Start of Text excerpt
The diagnosis of herpes zoster generally does not require specific laboratory tests. A definitive diagnosis can typically be made upon observing unilateral erythematous papules and vesicles distributed along a nerve segment (dermatome), accompanied by pain or pruritus. However, there are special circumstances—both prior to and following confirmation—where further investigation may be necessary.

Prior to confirmation: Before the appearance of papules and vesicles, some patients experience localized severe pain. For instance, if pain occurs in the left anterior chest, it is necessary to rule out the risk of angina pectoris or myocardial infarction, as well as intercostal neuralgia. This may require an electrocardiogram (ECG), chest X-ray, or even coronary angiography in elderly hospitalized patients. Similarly, if there is unilateral headache, clinicians must differentiate it from migraine, intracranial lesions, or cervical spondylosis, which may necessitate cranial CT, MRI, cervical spine X-rays, or neurological examinations. In cases of lower extremity pain, it is important to investigate potential sciatica or lumbar disc herniation, requiring tests such as a lumbar spine MRI. Furthermore, for herpes zoster in the perineal region presenting with pain or blistering, it must be differentiated from genital herpes; this may involve herpes simplex virus (HSV) antibody testing, as well as gynecological or urological examinations.
End of Text excerpt
Try it: List every investigation that the text on diagnosing herpes zoster gives for a patient with unilateral headache. The material plays no part in this exercise.
Start of Provided data
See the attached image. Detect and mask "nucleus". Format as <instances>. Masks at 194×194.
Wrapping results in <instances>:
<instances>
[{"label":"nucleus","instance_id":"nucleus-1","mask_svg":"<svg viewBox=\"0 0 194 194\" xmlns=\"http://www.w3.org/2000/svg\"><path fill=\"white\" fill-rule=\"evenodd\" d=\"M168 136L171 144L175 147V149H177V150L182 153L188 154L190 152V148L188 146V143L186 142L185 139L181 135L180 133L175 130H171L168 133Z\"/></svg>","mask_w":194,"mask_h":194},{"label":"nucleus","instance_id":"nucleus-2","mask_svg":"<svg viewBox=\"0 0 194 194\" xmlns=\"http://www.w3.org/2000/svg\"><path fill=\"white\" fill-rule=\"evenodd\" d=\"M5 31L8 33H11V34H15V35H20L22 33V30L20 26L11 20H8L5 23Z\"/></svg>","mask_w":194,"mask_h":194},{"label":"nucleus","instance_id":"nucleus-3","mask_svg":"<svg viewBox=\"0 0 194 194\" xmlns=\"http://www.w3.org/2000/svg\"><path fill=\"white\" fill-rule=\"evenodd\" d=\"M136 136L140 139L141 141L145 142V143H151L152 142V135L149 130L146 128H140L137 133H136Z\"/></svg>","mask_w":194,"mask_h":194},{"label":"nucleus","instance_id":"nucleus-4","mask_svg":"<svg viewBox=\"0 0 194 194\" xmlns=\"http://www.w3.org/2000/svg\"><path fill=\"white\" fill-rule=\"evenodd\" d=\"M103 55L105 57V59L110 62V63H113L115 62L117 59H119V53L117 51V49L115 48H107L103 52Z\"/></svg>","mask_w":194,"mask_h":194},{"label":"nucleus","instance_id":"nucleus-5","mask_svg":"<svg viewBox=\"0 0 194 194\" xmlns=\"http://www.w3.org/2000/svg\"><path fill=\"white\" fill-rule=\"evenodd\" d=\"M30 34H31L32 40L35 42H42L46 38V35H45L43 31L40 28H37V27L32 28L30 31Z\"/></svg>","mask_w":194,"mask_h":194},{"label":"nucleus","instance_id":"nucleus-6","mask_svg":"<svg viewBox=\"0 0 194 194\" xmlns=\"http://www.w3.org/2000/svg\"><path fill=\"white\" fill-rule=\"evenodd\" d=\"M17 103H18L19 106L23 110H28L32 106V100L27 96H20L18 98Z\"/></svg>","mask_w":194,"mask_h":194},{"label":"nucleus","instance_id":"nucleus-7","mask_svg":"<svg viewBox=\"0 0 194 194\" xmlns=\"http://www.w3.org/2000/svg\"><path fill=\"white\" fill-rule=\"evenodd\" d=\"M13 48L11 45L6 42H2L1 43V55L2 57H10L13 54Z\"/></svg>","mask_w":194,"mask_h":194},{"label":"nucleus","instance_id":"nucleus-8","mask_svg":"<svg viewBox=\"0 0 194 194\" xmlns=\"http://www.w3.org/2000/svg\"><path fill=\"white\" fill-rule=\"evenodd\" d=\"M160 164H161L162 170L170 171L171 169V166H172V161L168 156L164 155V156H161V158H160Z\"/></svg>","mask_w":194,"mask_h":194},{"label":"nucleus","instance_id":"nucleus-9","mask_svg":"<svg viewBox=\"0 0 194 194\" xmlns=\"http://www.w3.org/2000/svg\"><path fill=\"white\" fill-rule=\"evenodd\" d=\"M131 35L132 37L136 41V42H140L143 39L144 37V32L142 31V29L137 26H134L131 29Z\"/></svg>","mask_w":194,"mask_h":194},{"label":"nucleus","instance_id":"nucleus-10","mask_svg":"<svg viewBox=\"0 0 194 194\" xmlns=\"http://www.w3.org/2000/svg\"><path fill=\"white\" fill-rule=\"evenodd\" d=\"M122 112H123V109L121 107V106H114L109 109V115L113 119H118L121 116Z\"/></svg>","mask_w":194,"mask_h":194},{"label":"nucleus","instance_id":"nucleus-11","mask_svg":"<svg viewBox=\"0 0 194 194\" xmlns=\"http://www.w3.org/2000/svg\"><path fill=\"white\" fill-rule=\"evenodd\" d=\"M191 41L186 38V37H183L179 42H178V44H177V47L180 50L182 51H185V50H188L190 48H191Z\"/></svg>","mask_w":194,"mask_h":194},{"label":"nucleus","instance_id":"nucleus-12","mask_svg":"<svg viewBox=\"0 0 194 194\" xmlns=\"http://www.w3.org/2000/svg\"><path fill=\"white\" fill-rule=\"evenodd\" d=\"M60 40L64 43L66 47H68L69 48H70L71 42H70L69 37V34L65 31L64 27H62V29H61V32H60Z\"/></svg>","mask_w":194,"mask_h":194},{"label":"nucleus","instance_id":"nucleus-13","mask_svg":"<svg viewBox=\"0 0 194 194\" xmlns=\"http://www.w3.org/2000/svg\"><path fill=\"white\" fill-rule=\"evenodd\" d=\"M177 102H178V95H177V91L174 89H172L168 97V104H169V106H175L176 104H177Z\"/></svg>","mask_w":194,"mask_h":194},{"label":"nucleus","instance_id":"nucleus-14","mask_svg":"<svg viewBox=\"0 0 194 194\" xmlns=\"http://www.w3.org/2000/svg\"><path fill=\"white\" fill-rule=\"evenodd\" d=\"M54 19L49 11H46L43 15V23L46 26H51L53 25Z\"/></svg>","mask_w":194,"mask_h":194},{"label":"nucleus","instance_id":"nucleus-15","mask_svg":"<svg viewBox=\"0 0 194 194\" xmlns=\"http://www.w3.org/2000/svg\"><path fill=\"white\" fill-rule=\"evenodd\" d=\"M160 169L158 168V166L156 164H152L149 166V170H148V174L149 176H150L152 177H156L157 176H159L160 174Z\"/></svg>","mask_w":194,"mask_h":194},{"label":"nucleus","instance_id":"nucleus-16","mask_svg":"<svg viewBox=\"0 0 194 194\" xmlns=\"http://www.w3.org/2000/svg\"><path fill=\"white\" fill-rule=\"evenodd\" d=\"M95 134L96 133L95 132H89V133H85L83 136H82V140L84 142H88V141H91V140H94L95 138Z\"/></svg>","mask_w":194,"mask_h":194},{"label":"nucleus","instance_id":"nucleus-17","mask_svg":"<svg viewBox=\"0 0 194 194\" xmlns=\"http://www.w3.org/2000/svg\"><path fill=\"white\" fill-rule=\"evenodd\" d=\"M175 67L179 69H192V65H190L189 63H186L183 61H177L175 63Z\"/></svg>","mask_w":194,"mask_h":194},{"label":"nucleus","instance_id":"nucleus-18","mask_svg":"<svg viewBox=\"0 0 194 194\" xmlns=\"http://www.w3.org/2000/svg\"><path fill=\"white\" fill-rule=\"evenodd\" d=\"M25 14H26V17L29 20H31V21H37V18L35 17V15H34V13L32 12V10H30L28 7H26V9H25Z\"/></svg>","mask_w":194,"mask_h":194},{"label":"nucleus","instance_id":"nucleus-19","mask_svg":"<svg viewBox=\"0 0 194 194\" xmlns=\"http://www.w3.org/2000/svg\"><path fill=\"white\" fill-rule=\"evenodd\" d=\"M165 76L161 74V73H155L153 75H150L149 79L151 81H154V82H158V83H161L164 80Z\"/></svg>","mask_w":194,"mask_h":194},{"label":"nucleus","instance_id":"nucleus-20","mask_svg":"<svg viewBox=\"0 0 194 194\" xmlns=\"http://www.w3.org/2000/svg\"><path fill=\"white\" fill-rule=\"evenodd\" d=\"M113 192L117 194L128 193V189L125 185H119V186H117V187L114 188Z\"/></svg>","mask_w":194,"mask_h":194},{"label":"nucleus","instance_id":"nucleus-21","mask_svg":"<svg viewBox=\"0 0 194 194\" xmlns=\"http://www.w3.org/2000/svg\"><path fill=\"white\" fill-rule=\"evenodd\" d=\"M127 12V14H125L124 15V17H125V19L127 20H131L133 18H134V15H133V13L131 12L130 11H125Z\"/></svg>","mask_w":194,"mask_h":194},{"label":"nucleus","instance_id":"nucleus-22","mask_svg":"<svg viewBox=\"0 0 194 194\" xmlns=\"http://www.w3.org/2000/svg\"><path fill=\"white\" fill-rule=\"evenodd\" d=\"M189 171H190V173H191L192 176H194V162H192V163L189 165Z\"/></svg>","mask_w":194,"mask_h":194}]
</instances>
End of Provided data
Response area: Cranial CT, MRI, cervical spine X-rays and neurological examinations.